Why do some insects only live for a day?

Insect Expert Eleanor Drinkwater tackle this listener's question
12 February 2019


Mayfly on a leaf



Why do some insects live for a day, like mayflies?


We received this question from Stu on Facebook. It was over to Eleanor Drinkwater from the University of York for an answer and zoologist Jacob Dunn and vet Stuart Eves was able to relate nature's ability to adapt!

Eleanor - Basically it’s because they are brilliant. And they are just amazingly adapted to be able to carry out the entirety of reproduction that most mammals and other animals take ages to do, they’re so well adapted that they can do it just within 24 hours or a couple of days. So if you think about the different adaptations that this species come up with, so you have a mass emergence. So they all emerge at the same time so they can easily find a mate. The emergence sites are where they can also lay their eggs. They don't need to find a site to lay their eggs and also their bodies are completely adapted to finding a mate. So while they are looking for a mate they don't actually have working mouth parts. They can't actually feed. So they are just entirely focused on finding a mate. So the answer is, it really is, because they can do everything that they need to within that really short time frame.

Stuart - Sorry I have to just say that one of the most heartbreaking things I've ever seen watching a nature documentary, is they went through the entire life stage of the mayfly. And there was the point where it just rose out of the water in its flying stage, I presume. And then the trout came up and got him. And of all the documentaries I've seen you think oh that's such a shame because, what's the kind of ratio between how long they're in their kind of larval stage and then when they actually fly for the day.

Eleanor - Well I'm not sure but you get a lot of invertebrates which have a really long larval stage and then they only emerge for a few days. So for example the beetle which I mentioned before, the Titan Beetle which I've studied. It can live, they estimate it lives as a larvae for like five possibly 10 years and then it emerges for two weeks and then dies which I just think is amazing. But I think it's the journey, not just the destination. You know? It might be great being a larvae.

Chris - Aren’t on some cicadas, like that? Don't they have a sort of prime number ratios where they come out every 13 years or so some of them. and they've been underground for that long and then they come out do their thing, mate, and then that's it for them.

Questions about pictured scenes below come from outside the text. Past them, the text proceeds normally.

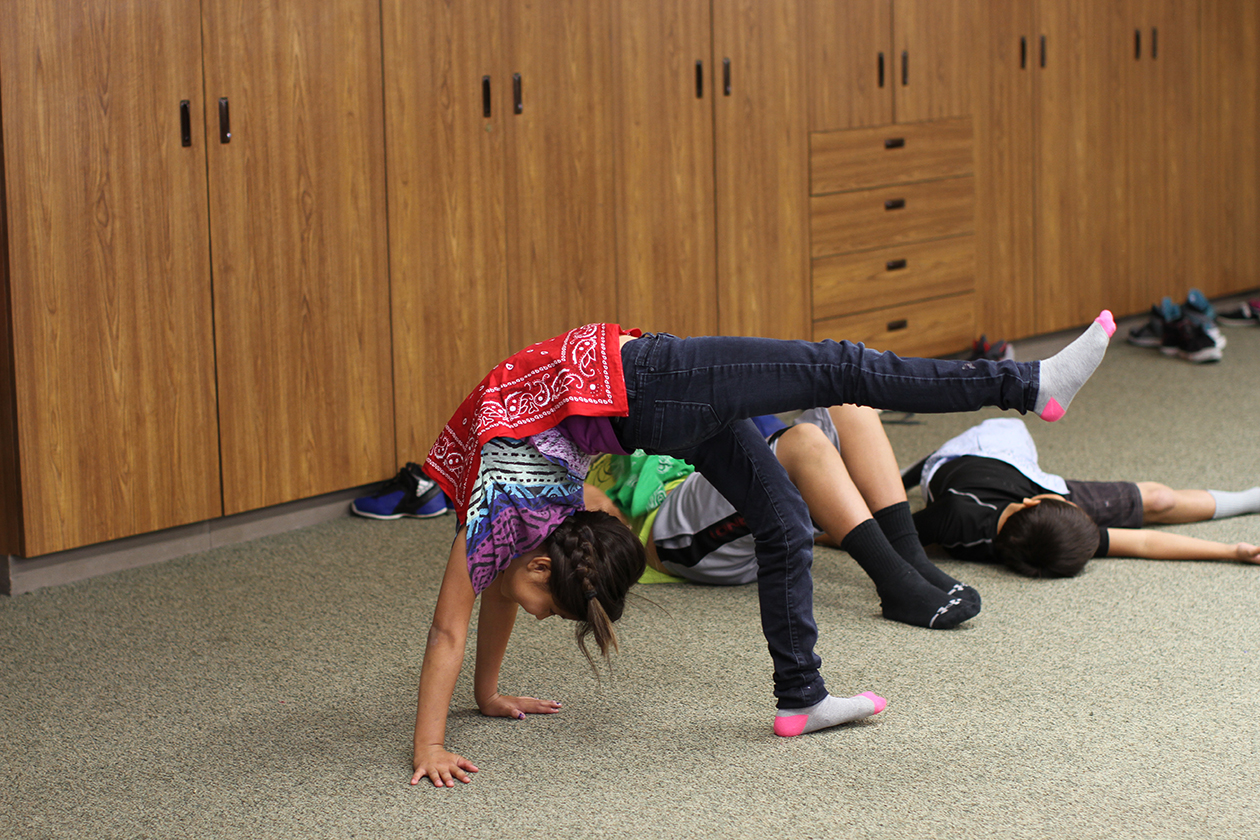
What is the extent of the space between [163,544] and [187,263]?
62cm

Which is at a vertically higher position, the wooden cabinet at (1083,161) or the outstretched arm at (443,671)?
the wooden cabinet at (1083,161)

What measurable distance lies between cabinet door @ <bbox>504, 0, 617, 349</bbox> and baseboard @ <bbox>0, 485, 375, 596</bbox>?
0.68 metres

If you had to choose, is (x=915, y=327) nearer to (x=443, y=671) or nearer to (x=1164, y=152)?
(x=1164, y=152)

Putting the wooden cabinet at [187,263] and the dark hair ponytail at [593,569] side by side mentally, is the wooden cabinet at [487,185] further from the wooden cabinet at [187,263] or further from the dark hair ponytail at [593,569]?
the dark hair ponytail at [593,569]

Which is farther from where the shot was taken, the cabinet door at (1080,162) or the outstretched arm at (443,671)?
the cabinet door at (1080,162)

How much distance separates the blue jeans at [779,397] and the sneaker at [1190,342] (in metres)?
3.36

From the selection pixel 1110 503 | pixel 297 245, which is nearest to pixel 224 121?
pixel 297 245

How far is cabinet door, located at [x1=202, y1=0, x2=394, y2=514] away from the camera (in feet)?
9.43

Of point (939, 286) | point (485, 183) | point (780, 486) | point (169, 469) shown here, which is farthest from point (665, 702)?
point (939, 286)

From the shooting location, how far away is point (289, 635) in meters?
2.40

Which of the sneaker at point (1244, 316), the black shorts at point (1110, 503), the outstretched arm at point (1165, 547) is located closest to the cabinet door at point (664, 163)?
the black shorts at point (1110, 503)

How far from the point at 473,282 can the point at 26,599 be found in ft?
4.20

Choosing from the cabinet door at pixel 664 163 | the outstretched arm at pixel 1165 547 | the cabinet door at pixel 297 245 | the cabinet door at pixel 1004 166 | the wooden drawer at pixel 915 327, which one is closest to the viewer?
the outstretched arm at pixel 1165 547

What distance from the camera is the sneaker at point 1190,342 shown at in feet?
15.4
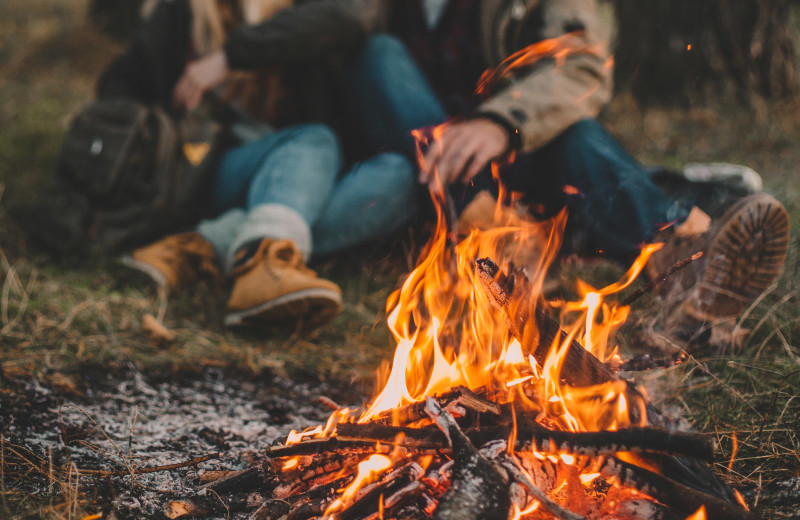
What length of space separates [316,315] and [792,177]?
279cm

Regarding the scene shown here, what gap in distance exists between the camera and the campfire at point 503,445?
1049 millimetres

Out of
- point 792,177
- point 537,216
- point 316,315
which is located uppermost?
point 537,216

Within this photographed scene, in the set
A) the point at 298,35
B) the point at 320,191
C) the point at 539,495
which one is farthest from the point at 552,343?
the point at 298,35

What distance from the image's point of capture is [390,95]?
8.08 ft

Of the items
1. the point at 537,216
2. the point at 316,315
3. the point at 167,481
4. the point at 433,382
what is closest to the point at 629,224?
the point at 537,216

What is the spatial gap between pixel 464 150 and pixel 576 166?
0.43 m

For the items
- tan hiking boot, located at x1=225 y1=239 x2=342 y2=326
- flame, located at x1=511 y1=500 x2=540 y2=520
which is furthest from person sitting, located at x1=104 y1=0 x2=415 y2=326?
flame, located at x1=511 y1=500 x2=540 y2=520

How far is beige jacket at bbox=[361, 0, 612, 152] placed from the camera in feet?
6.52

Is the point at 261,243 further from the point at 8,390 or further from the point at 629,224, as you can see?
the point at 629,224

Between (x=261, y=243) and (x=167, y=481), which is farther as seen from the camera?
(x=261, y=243)

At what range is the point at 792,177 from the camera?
3.12 m

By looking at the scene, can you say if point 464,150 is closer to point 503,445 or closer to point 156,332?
point 503,445

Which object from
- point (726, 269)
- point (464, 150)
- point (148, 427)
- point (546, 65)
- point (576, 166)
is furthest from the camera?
point (546, 65)

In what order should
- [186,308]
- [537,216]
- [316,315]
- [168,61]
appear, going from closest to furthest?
[316,315]
[537,216]
[186,308]
[168,61]
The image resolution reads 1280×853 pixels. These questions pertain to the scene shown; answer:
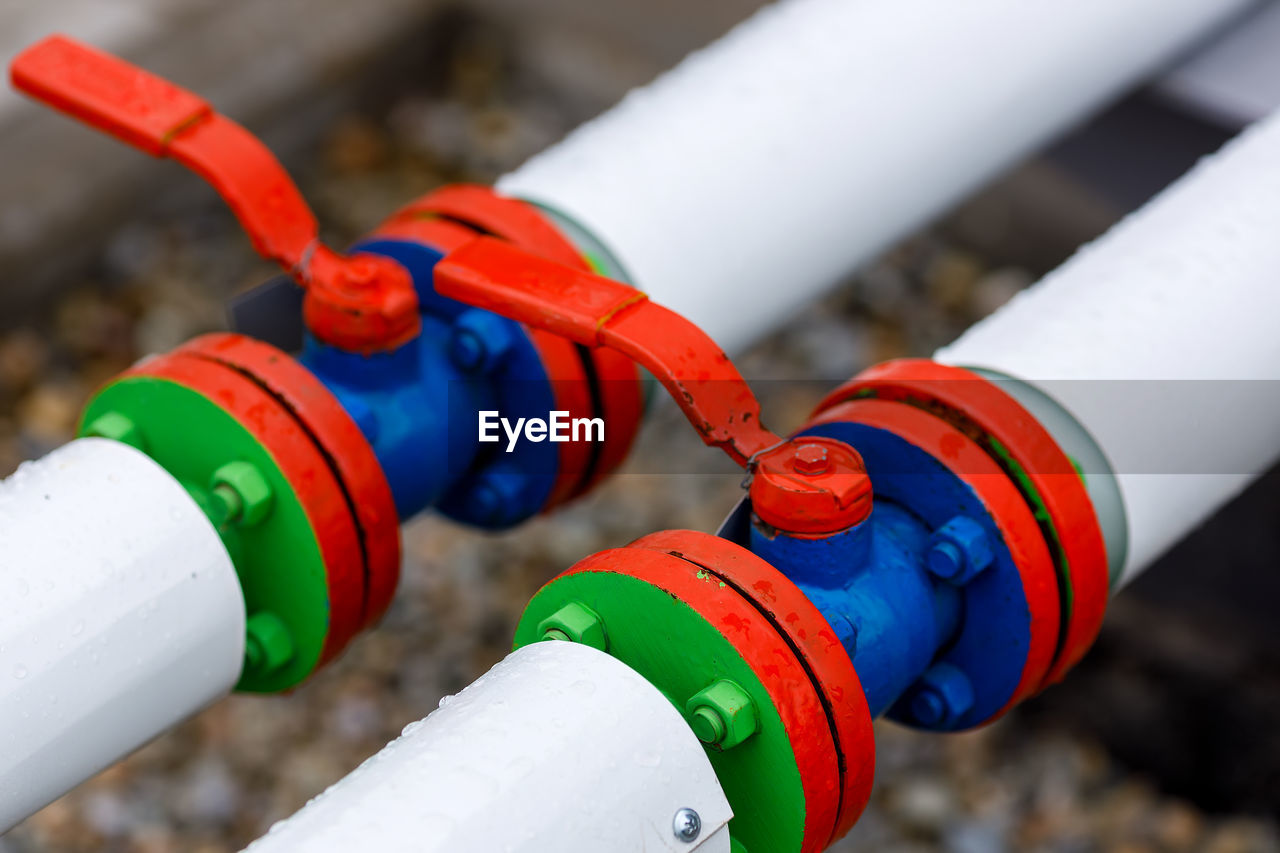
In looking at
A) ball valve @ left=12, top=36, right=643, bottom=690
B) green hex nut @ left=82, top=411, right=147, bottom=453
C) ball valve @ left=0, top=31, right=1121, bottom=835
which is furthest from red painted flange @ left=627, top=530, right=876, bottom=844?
green hex nut @ left=82, top=411, right=147, bottom=453

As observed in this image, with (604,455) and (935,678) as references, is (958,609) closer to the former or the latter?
(935,678)

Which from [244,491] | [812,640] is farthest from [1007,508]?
[244,491]

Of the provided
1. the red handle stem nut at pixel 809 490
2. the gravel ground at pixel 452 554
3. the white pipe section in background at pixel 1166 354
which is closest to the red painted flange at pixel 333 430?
the red handle stem nut at pixel 809 490

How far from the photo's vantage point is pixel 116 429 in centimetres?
88

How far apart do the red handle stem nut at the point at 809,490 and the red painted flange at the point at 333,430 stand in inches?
8.9

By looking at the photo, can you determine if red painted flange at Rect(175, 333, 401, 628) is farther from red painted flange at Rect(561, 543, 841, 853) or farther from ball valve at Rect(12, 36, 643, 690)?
red painted flange at Rect(561, 543, 841, 853)

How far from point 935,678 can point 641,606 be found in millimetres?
249

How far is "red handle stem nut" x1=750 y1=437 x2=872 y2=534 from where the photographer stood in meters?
0.77

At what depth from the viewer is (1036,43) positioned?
1.19 meters

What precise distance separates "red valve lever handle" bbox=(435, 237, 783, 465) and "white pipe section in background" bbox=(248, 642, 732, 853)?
15cm

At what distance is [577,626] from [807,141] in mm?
492

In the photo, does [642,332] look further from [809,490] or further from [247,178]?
[247,178]

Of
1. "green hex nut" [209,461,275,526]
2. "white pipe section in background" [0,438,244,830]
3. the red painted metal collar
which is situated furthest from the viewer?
the red painted metal collar

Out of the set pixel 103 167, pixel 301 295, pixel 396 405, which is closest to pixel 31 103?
pixel 103 167
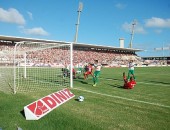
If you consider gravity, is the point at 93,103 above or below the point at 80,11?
below

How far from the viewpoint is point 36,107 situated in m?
7.02

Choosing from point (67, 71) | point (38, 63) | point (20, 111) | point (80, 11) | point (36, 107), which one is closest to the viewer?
point (36, 107)

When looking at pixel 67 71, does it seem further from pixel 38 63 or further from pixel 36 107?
pixel 36 107

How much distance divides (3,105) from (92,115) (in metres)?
3.33

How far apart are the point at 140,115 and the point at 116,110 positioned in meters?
0.90

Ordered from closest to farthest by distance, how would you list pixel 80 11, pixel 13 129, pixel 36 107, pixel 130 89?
pixel 13 129, pixel 36 107, pixel 130 89, pixel 80 11

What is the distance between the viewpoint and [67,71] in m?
20.3

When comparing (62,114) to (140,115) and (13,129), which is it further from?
(140,115)

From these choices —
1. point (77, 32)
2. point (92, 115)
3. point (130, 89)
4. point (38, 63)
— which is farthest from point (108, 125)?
point (77, 32)

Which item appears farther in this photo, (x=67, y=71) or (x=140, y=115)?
(x=67, y=71)

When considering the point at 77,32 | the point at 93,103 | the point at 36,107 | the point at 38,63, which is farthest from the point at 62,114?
the point at 77,32

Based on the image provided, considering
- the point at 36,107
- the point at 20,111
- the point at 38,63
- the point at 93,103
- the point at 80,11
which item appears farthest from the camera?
the point at 80,11

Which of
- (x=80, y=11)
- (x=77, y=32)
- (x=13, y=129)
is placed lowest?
(x=13, y=129)

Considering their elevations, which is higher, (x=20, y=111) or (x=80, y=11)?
(x=80, y=11)
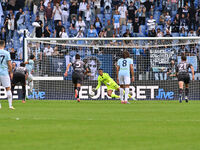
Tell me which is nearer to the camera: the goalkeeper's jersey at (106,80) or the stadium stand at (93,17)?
the goalkeeper's jersey at (106,80)

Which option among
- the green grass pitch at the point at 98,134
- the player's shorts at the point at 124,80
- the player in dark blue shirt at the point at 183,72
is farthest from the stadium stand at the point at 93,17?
the green grass pitch at the point at 98,134

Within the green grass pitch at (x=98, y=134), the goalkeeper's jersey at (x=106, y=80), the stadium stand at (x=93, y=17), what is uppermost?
the stadium stand at (x=93, y=17)

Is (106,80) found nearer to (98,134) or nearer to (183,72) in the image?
(183,72)

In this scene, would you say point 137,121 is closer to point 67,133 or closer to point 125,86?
point 67,133

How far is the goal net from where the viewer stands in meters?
27.4

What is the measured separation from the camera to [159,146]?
8.20 m

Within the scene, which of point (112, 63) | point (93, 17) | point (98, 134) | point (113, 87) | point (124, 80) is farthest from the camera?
point (93, 17)

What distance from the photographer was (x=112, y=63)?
28047 mm

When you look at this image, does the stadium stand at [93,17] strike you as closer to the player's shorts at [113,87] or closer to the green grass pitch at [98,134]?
the player's shorts at [113,87]

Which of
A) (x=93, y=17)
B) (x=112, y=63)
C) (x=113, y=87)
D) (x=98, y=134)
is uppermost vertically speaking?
(x=93, y=17)

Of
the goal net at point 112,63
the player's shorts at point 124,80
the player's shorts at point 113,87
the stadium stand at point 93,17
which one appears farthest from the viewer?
the stadium stand at point 93,17

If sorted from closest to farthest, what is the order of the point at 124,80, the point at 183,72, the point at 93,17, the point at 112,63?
the point at 124,80
the point at 183,72
the point at 112,63
the point at 93,17

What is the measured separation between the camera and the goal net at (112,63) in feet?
89.9

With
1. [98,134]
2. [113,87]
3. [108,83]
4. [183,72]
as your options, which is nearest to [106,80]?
[108,83]
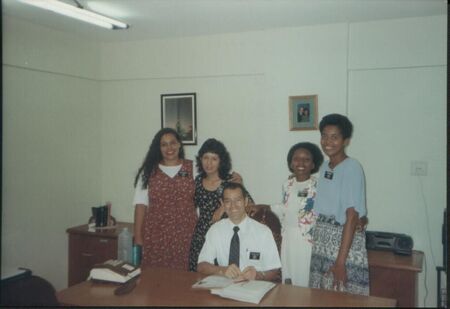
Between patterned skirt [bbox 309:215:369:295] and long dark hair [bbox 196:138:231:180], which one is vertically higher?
long dark hair [bbox 196:138:231:180]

Eleanor - I don't know about cicadas precisely but there are some amazing adaptations to be able to to work out when everybody else is emerging at the same time it's just crazy.

Chris - It's like coral spawning I suppose. Jacob?

Jacob - I was going to say, I think there are some vertebrates that have similar strategies as well maybe you guys can help me out a little bit. I'm struggling to think of examples. But I think maybe octopus as well, and whether they're called Semelparous species that basically have a one off reproduction in their lifetime and they go all out and they have millions and millions of gametes and they just go crazy and then they die pretty much immediately afterwards. Whether you guys can help me out with any more examples.

Stuart - You know certainly my line of work, yeah we breed more often I guess in the mammalian side of things.

Chris - Cheers Stuart.


I am a math student and I don't know much about biology, but I know that the higher the cell speed of an organism, the shorter it should be, and organisms like insects are small and fast, which means that they will have a shorter lifespan.